Sunday, March 15, 2009

As You Like It LRJ #3

Natalie Mironov
Ms. Peifer
English 10 IB, Hr 4
15 March 2009
As You Like It: Act 3
By this part of the play, Orlando has become a hopeless romantic, so caught up in love that it is all he can focus on. He uses his setting in the forest to help him express his love for Rosalind. He says, "O Rosalind, these trees shall be my books, and in their barks my thoughts I'll character, that every eye which in this forest looks shall see thy virtue witnessed everywhere" (3.2.5-8). In this way he uses the forest around him to show everyone that passes through, not just Rosalind, how much she means to him.

Although Orlando's overall goal is still to become a gentleman, his current goal has become wooing Rosalind and winning her love. He tells himself he is going to "carve on every tree the fair, the chase, and unexpressive she" (3.2.9-10), meaning he is going to tell everyone of her beauty, her virtue, and how hard it is to express all that she is. Jaques even tells Orlando that "the worst fault you have is to be in love" (3.2.286), to which Orlando replies, "'Tis a fault I will not change for your best virtue" (3.2.287-288). This shows how even though his love is consuming his every action, he would not give it up because it is so meaninful.
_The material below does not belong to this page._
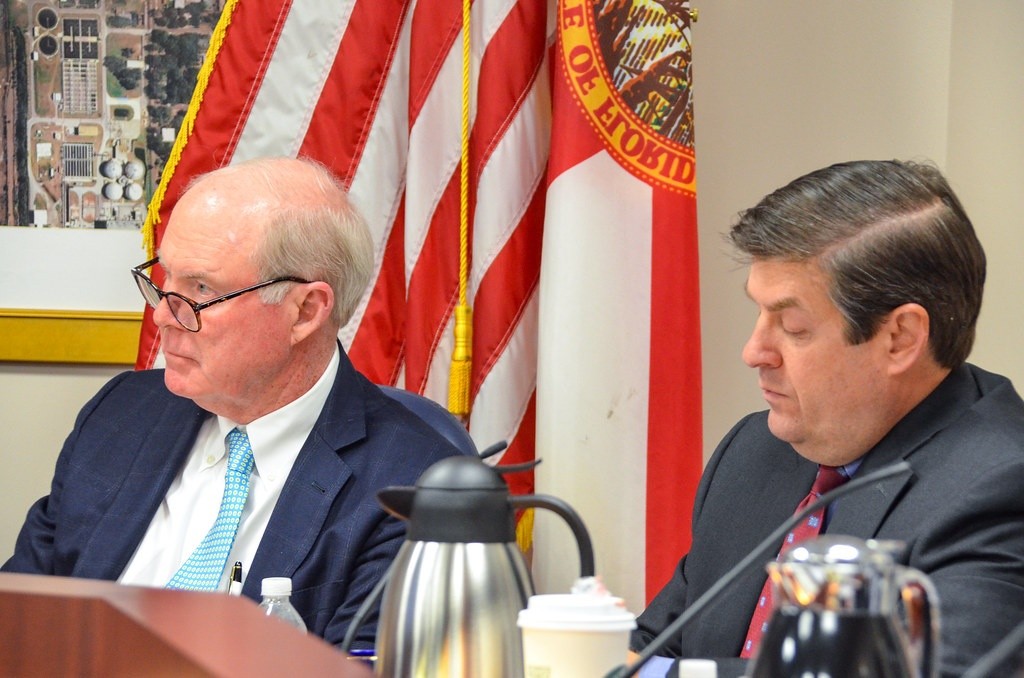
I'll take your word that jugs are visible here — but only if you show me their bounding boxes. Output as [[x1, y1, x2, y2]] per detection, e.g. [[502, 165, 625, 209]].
[[377, 457, 597, 678], [743, 536, 943, 678]]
Although unknowingly, Orlando does begin to achieve this goal when Rosalind, as Ganymede, tells him to "call me Rosalind and come every day to my cote and woo me" (3.2.434-435), but he doesn't know that it's her so he doesn't get the satisfaction from it that he would if he knew it was Rosalind.

Orlando develops a bond with Ganymede, who is really Rosalind, of pretend lovers because Ganymede said to Orlando, "You must call me Rosalind" (3.2.442-443) so that Ganymede can "wash your liver as clean as a sound sheep's heart, that there shall not be one spot of love in 't" (3.2.429-431). In this way Rosalind can test Orlando to see how true his love really is. At this time, Orlando and Jaques have gone from being friendly acquaintances - from when Duke Senior and Jaques aided Orlando and Adam - to despising each other. Jaques says, "Let's meet as little as we can" (3.2.262), and Orlando agrees, saying, "I do desire we be better strangers"' (3.2.263). This shows their distaste for each other due to their differing opinions about Orlando's poems to Rosalind.